PROBLEM REQUIREMENTS —
Can you retype all of the rows below without changing a single character?

GIVEN INFORMATION —
## start
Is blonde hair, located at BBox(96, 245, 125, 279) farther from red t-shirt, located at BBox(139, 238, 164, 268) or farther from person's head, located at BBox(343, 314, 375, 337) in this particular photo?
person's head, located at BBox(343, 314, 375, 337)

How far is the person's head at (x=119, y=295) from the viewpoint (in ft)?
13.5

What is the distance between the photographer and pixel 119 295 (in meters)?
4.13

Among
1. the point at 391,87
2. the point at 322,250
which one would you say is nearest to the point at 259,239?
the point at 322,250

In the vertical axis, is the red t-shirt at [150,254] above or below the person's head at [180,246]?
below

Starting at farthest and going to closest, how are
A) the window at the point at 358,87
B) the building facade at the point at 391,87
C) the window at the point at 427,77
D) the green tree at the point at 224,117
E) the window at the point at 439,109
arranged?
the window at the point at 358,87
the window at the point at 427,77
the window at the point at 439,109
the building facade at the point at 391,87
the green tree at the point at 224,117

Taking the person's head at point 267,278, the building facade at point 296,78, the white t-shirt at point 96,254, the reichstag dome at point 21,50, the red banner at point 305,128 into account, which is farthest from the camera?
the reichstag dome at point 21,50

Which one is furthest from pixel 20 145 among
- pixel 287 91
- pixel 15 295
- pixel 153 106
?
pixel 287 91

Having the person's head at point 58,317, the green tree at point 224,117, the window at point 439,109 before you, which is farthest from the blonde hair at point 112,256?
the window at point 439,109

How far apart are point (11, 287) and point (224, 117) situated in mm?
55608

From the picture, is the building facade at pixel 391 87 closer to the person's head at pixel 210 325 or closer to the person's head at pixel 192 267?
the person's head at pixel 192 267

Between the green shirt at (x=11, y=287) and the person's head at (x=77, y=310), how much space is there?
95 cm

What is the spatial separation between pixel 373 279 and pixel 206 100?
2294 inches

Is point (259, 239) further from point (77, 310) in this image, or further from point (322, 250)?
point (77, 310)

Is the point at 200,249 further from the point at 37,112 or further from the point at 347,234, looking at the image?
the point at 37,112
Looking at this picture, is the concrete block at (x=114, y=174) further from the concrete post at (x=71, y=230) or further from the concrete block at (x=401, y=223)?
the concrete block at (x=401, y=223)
## end
SOLUTION TO THE EXERCISE —
Is blonde hair, located at BBox(96, 245, 125, 279) farther from red t-shirt, located at BBox(139, 238, 164, 268) or farther from person's head, located at BBox(343, 314, 375, 337) in this particular photo?
person's head, located at BBox(343, 314, 375, 337)

How far is the person's head at (x=119, y=295) from the viewpoint (in ft)?
13.5

What is the distance between the photographer and pixel 119 295 (in meters)?
4.13

Among
1. the point at 391,87
2. the point at 322,250
which one would you say is nearest to the point at 259,239?
the point at 322,250

In the vertical axis, is the red t-shirt at [150,254] above or below the person's head at [180,246]?
below

Starting at farthest and going to closest, how are
A) the window at the point at 358,87
B) the building facade at the point at 391,87
C) the window at the point at 427,77
D) the green tree at the point at 224,117
E) the window at the point at 439,109
arranged?
the window at the point at 358,87
the window at the point at 427,77
the window at the point at 439,109
the building facade at the point at 391,87
the green tree at the point at 224,117

Taking the person's head at point 267,278, the building facade at point 296,78, the white t-shirt at point 96,254, the reichstag dome at point 21,50, the red banner at point 305,128 into account, which is farthest from the camera?
the reichstag dome at point 21,50

Which one is furthest from pixel 20 145 among
- pixel 287 91
- pixel 15 295
- pixel 153 106
?
pixel 287 91

Having the person's head at point 58,317, the green tree at point 224,117, the window at point 439,109 before you, which is farthest from the blonde hair at point 112,256?
the window at point 439,109

How far apart are point (11, 287) and point (224, 117) situated in mm?
55608

From the picture, is the building facade at pixel 391 87 closer to the person's head at pixel 210 325 or closer to the person's head at pixel 192 267?
the person's head at pixel 192 267

Between the green shirt at (x=11, y=287) and the person's head at (x=77, y=310), how much space is there?
95 cm

What is the spatial separation between pixel 373 279 and pixel 206 100?
2294 inches

Is point (259, 239) further from point (77, 310) in this image, or further from point (322, 250)?
point (77, 310)

Is the point at 200,249 further from the point at 37,112 or further from the point at 347,234, looking at the image?
the point at 37,112
Looking at this picture, is the concrete block at (x=114, y=174) further from the concrete post at (x=71, y=230) or further from the concrete block at (x=401, y=223)?
the concrete block at (x=401, y=223)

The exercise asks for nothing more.